Krishna Hospital and Trauma Centre, Ghaziabad, India.
Indian J Orthop. 2021 Mar 19;55(3):636-645. doi: 10.1007/s43465-020-00318-w. eCollection 2021 Jun.
Subtrochanteric fractures are challenging to treat because of their anatomical and biomechanical behaviours. Non-unions of this region become much more difficult to treat because of the previous surgical scar, fibrosis, mal-reduction, presence of an implant, compromised soft tissue, and osseous vascularity, bone-mass loss etc. The aim is to provide a stable mechanical environment by PF-LCP, augmented by LCP (dual plating) where biology can work uneventfully. Biology is re-initiated by decortication (shingling) and autologous cancellous bone graft.

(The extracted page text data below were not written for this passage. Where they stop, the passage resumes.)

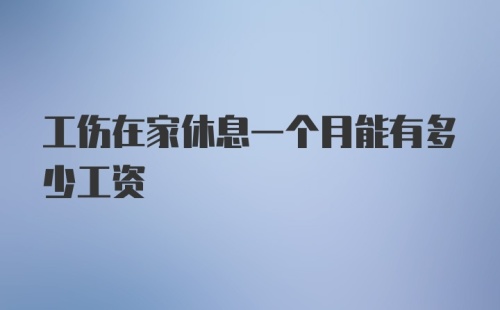 工伤在家休息一个月能有多少工资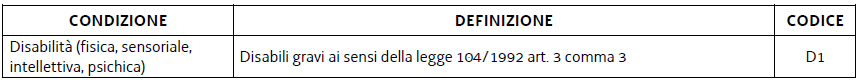 | CONDIZIONE | DEFINIZIONE | CODICE |
|---|---|---|
| Disabilità (fisica, sensoriale, intellettiva, psichica) | Disabili gravi ai sensi della legge 104/1992 art. 3 comma 3 | D1 |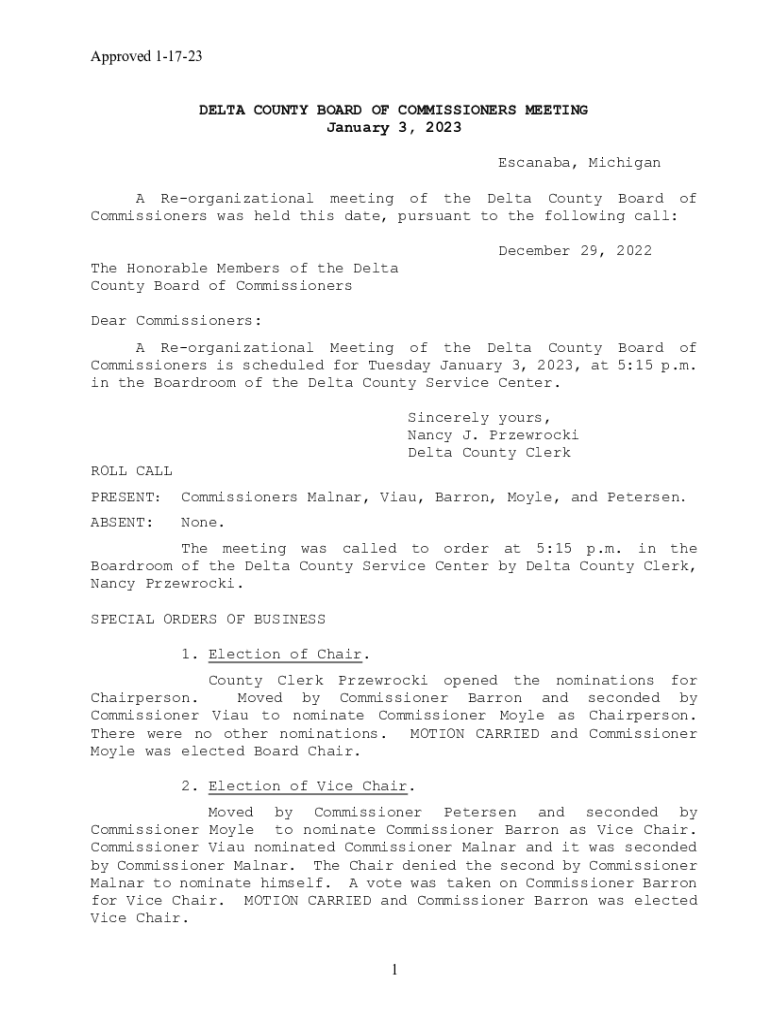 Approved 1-17-23

DELTA COUNTY BOARD OF COMMISSIONERS MEETING
January 3, 2023

Escanaba, Michigan

A Re-organizational meeting of the Delta County Board of Commissioners was held this date, pursuant to the following call:

December 29, 2022

The Honorable Members of the Delta County Board of Commissioners

Dear Commissioners:

A Re-organizational Meeting of the Delta County Board of Commissioners is scheduled for Tuesday January 3, 2023, at 5:15 p.m. in the Boardroom of the Delta County Service Center.

Sincerely yours,
Nancy J. Przewrocki
Delta County Clerk

ROLL CALL

PRESENT: Commissioners Malnar, Viau, Barron, Moyle, and Petersen.

ABSENT: None.

The meeting was called to order at 5:15 p.m. in the Boardroom of the Delta County Service Center by Delta County Clerk, Nancy Przewrocki.

SPECIAL ORDERS OF BUSINESS

1. Election of Chair.

County Clerk Przewrocki opened the nominations for Chairperson. Moved by Commissioner Barron and seconded by Commissioner Viau to nominate Commissioner Moyle as Chairperson. There were no other nominations. MOTION CARRIED and Commissioner Moyle was elected Board Chair.

2. Election of Vice Chair.

Moved by Commissioner Petersen and seconded by Commissioner Moyle to nominate Commissioner Barron as Vice Chair. Commissioner Viau nominated Commissioner Malnar and it was seconded by Commissioner Malnar. The Chair denied the second by Commissioner Malnar to nominate himself. A vote was taken on Commissioner Barron for Vice Chair. MOTION CARRIED and Commissioner Barron was elected Vice Chair.

1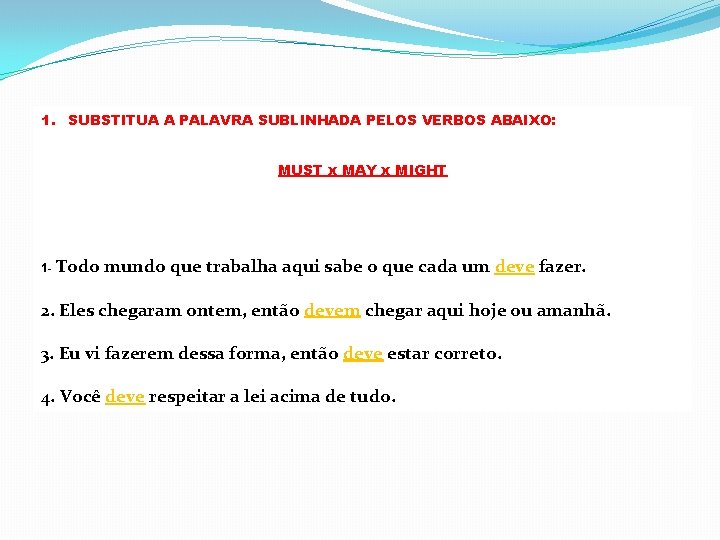 1. SUBSTITUA A PALAVRA SUBLINHADA PELOS VERBOS ABAIXO:

MUST x MAY x MIGHT

1- Todo mundo que trabalha aqui sabe o que cada um deve fazer.

2. Eles chegaram ontem, então devem chegar aqui hoje ou amanhã.

3. Eu vi fazerem dessa forma, então deve estar correto.

4. Você deve respeitar a lei acima de tudo.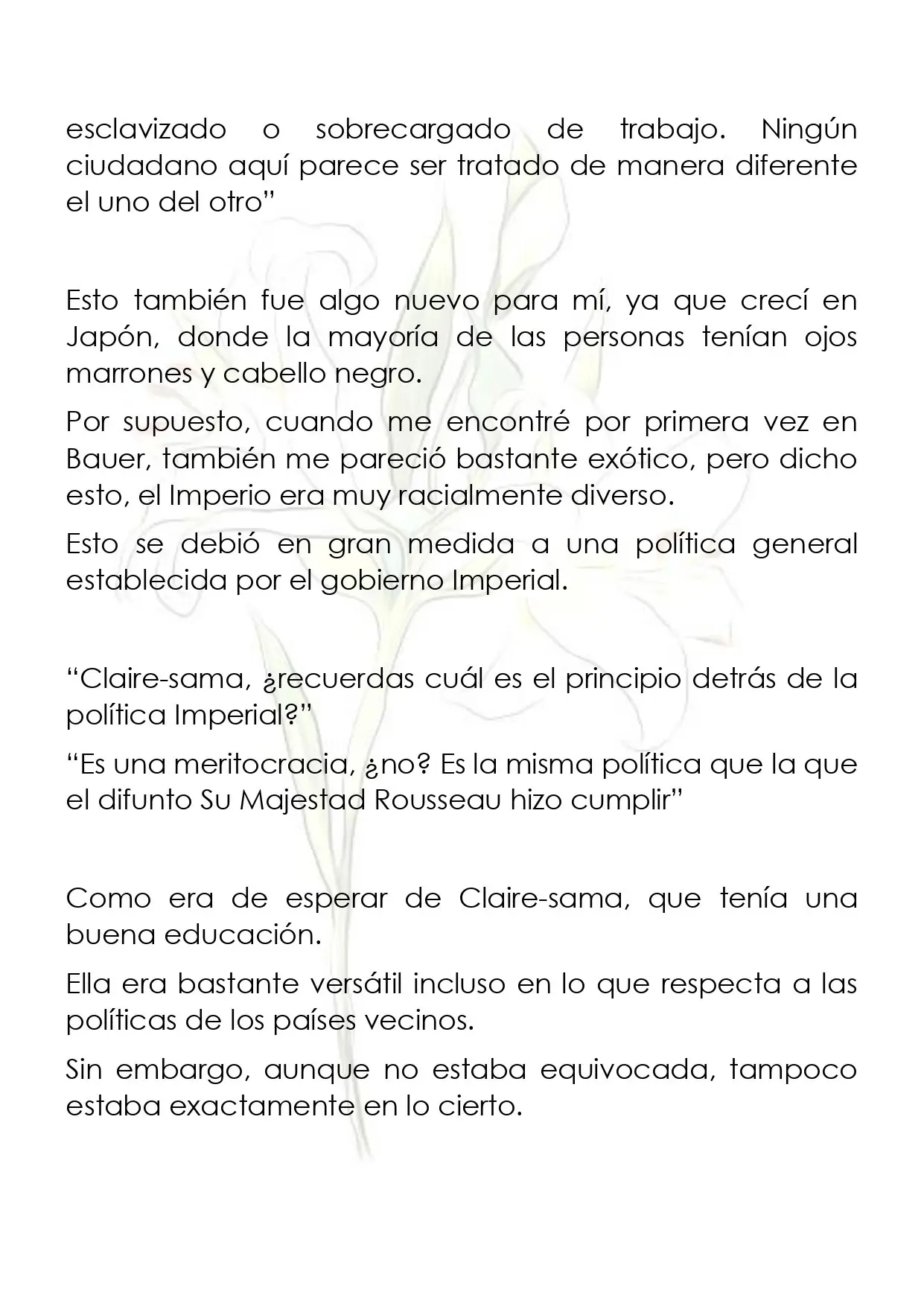 esclavizado o sobrecargado de trabajo. Ningún ciudadano aquí parece ser tratado de manera diferente el uno del otro"

Esto también fue algo nuevo para mí, ya que crecí en Japón, donde la mayoría de las personas tenían ojos marrones y cabello negro.

Por supuesto, cuando me encontré por primera vez en Bauer, también me pareció bastante exótico, pero dicho esto, el Imperio era muy racialmente diverso.

Esto se debió en gran medida a una política general establecida por el gobierno Imperial.

"Claire-sama, ¿recuerdas cuál es el principio detrás de la política Imperial?"

"Es una meritocracia, ¿no? Es la misma política que la que el difunto Su Majestad Rousseau hizo cumplir"

Como era de esperar de Claire-sama, que tenía una buena educación.

Ella era bastante versátil incluso en lo que respecta a las políticas de los países vecinos.

Sin embargo, aunque no estaba equivocada, tampoco estaba exactamente en lo cierto.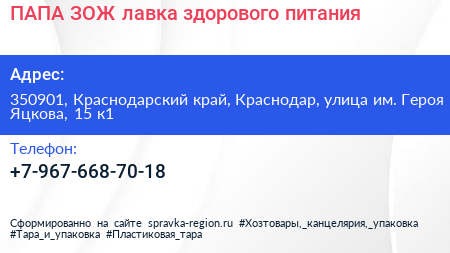 ПАПА ЗОЖ лавка здорового питания

Адрес:

350901, Краснодарский край, Краснодар, улица им. Героя Яцкова, 15 к1

Телефон:

+7-967-668-70-18

Сформированно на сайте spravka-region.ru #Хозтовары,_канцелярия,_упаковка #Тара_и_упаковка #Пластиковая_тара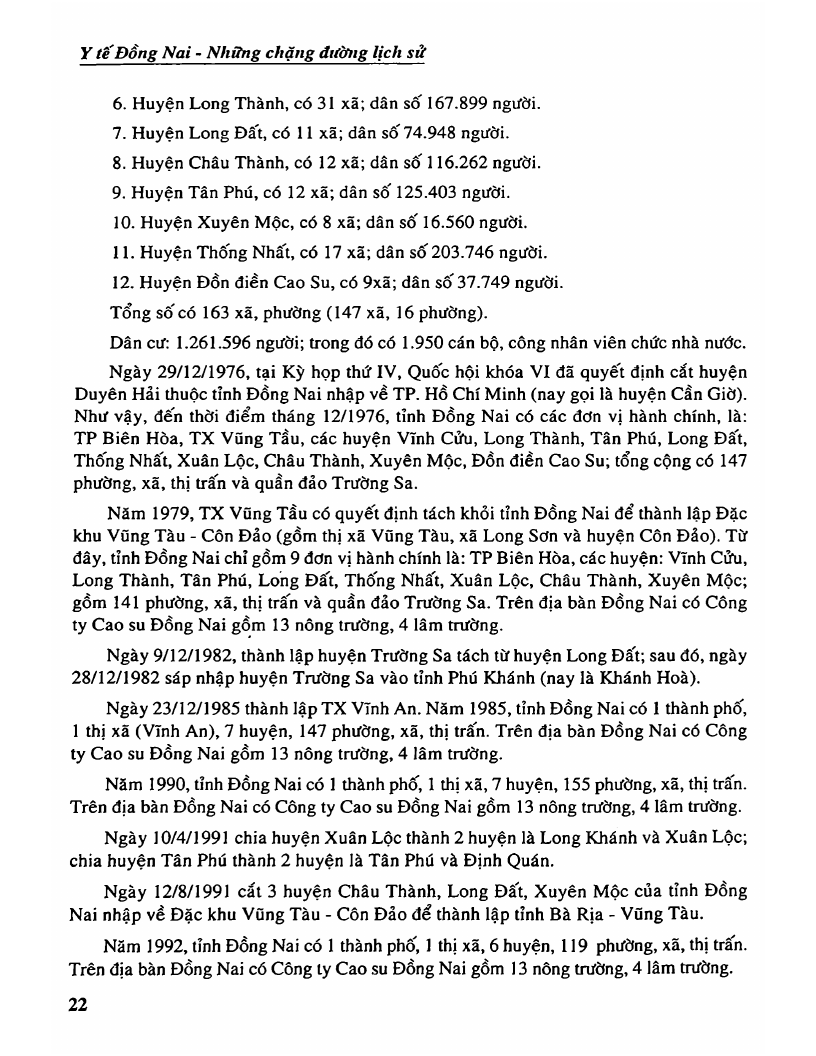 Y tế Đồng Nai - Những chặng đường lịch sử

6. Huyện Long Thành, có 31 xã; dân số 167.899 người.

7. Huyện Long Đất, có 11 xã; dân số 74.948 người.

8. Huyện Châu Thành, có 12 xã; dân số 116.262 người.

9. Huyện Tân Phú, có 12 xã; dân số 125.403 người.

10. Huyện Xuyên Mộc, có 8 xã; dân số 16.560 người.

11. Huyện Thống Nhất, có 17 xã; dân số 203.746 người.

12. Huyện Đồn điền Cao Su, có 9xã; dân số 37.749 người.

Tổng số có 163 xã, phường (147 xã, 16 phường).

Dân cư: 1.261.596 người; trong đó có 1.950 cán bộ, công nhân viên chức nhà nước.

Ngày 29/12/1976, tại Kỳ họp thứ IV, Quốc hội khóa VI đã quyết định cắt huyện Duyên Hải thuộc tỉnh Đồng Nai nhập về TP. Hồ Chí Minh (nay gọi là huyện Cần Giờ). Như vậy, đến thời điểm tháng 12/1976, tỉnh Đồng Nai có các đơn vị hành chính, là: TP Biên Hòa, TX Vũng Tầu, các huyện Vĩnh Cửu, Long Thành, Tân Phú, Long Đất, Thống Nhất, Xuân Lộc, Châu Thành, Xuyên Mộc, Đồn điền Cao Su; tổng cộng có 147 phường, xã, thị trấn và quần đảo Trường Sa.

Năm 1979, TX Vũng Tầu có quyết định tách khỏi tỉnh Đồng Nai để thành lập Đặc khu Vũng Tàu - Côn Đảo (gồm thị xã Vũng Tàu, xã Long Sơn và huyện Côn Đảo). Từ đây, tỉnh Đồng Nai chỉ gồm 9 đơn vị hành chính là: TP Biên Hòa, các huyện: Vĩnh Cửu, Long Thành, Tân Phú, Long Đất, Thống Nhất, Xuân Lộc, Châu Thành, Xuyên Mộc; gồm 141 phường, xã, thị trấn và quần đảo Trường Sa. Trên địa bàn Đồng Nai có Công ty Cao su Đồng Nai gồm 13 nông trường, 4 lâm trường.

Ngày 9/12/1982, thành lập huyện Trường Sa tách từ huyện Long Đất; sau đó, ngày 28/12/1982 sáp nhập huyện Trường Sa vào tỉnh Phú Khánh (nay là Khánh Hoà).

Ngày 23/12/1985 thành lập TX Vĩnh An. Năm 1985, tỉnh Đồng Nai có 1 thành phố, 1 thị xã (Vĩnh An), 7 huyện, 147 phường, xã, thị trấn. Trên địa bàn Đồng Nai có Công ty Cao su Đồng Nai gồm 13 nông trường, 4 lâm trường.

Năm 1990, tỉnh Đồng Nai có 1 thành phố, 1 thị xã, 7 huyện, 155 phường, xã, thị trấn. Trên địa bàn Đồng Nai có Công ty Cao su Đồng Nai gồm 13 nông trường, 4 lâm trường.

Ngày 10/4/1991 chia huyện Xuân Lộc thành 2 huyện là Long Khánh và Xuân Lộc; chia huyện Tân Phú thành 2 huyện là Tân Phú và Định Quán.

Ngày 12/8/1991 cắt 3 huyện Châu Thành, Long Đất, Xuyên Mộc của tỉnh Đồng Nai nhập về Đặc khu Vũng Tàu - Côn Đảo để thành lập tỉnh Bà Rịa - Vũng Tàu.

Năm 1992, tỉnh Đồng Nai có 1 thành phố, 1 thị xã, 6 huyện, 119 phường, xã, thị trấn. Trên địa bàn Đồng Nai có Công ty Cao su Đồng Nai gồm 13 nông trường, 4 lâm trường.

22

Twelve cases of failed aseptic subtrochanteric non-union either with intact or broken implant were included in this study in a period of 3 years from August 2016 to July 2019. The interposing fibrous tissue resected in patients with mal-aligned fragments. The mechanical stabilization is achieved by orthogonal dual plating. PF-LCP on lateral and 4.5 mm LCP anteriorly, decortication, and cancellous graft applied before applying for the anterior plate. Patients were encouraged for a toe-touch walk with walking-frame from 3rd post-operative day. Functional outcomes were assessed using Parker Mobility Score (PMS).
All fractures united in 7 ± 1.53 months. ROM at the knee remained unchanged but improved at the hip after revision surgery. Average PMS improved to 7.58 from pre-revision 1.75 validating the efficacy of this protocol.
Adequate stability by dual-plate construct and re-initiation of cellular and biochemical processes by decortication and cancellous bone-graft reunited ununited subtrochanteric fractures. This particular combination of plates and decortication has not been employed earlier as per our review of the literature.
To offer a new paradigm for the management of surgically failed subtrochanteric non-unions.
转子下骨折因其解剖学和生物力学特性,治疗颇具挑战性。由于存在既往手术瘢痕、纤维化、复位不良、植入物、软组织受损以及骨血管受损、骨质流失等情况,该区域的骨不连治疗难度更大。目标是通过动力加压锁定钢板(PF-LCP)提供稳定的力学环境,并辅以锁定加压钢板(LCP,双钢板固定),以使生物学过程能够顺利进行。通过去皮质(鱼鳞状切开)和自体松质骨移植重新启动生物学过程。
2016年8月至2019年7月的3年间,本研究纳入了12例无菌性转子下骨不连失败病例,这些病例的植入物或完整或已断裂。对骨折块对线不良的患者切除其间的纤维组织。通过正交双钢板固定实现力学稳定。外侧使用PF-LCP,前方使用4.5mm LCP,在应用前方钢板之前进行去皮质和松质骨移植。鼓励患者术后第3天借助步行架进行足尖触地行走。使用帕克活动评分(PMS)评估功能结果。
所有骨折均在7±1.53个月内愈合。翻修手术后,膝关节活动度保持不变,但髋关节活动度有所改善。平均PMS从翻修前的1.75提高到7.58,证实了该方案的有效性。
双钢板结构提供的足够稳定性以及去皮质和松质骨移植对细胞和生化过程的重新启动,使不愈合的转子下骨折得以愈合。根据我们对文献的回顾,这种特定的钢板组合和去皮质方法此前尚未被采用。
为手术失败的转子下骨不连的治疗提供一种新的模式。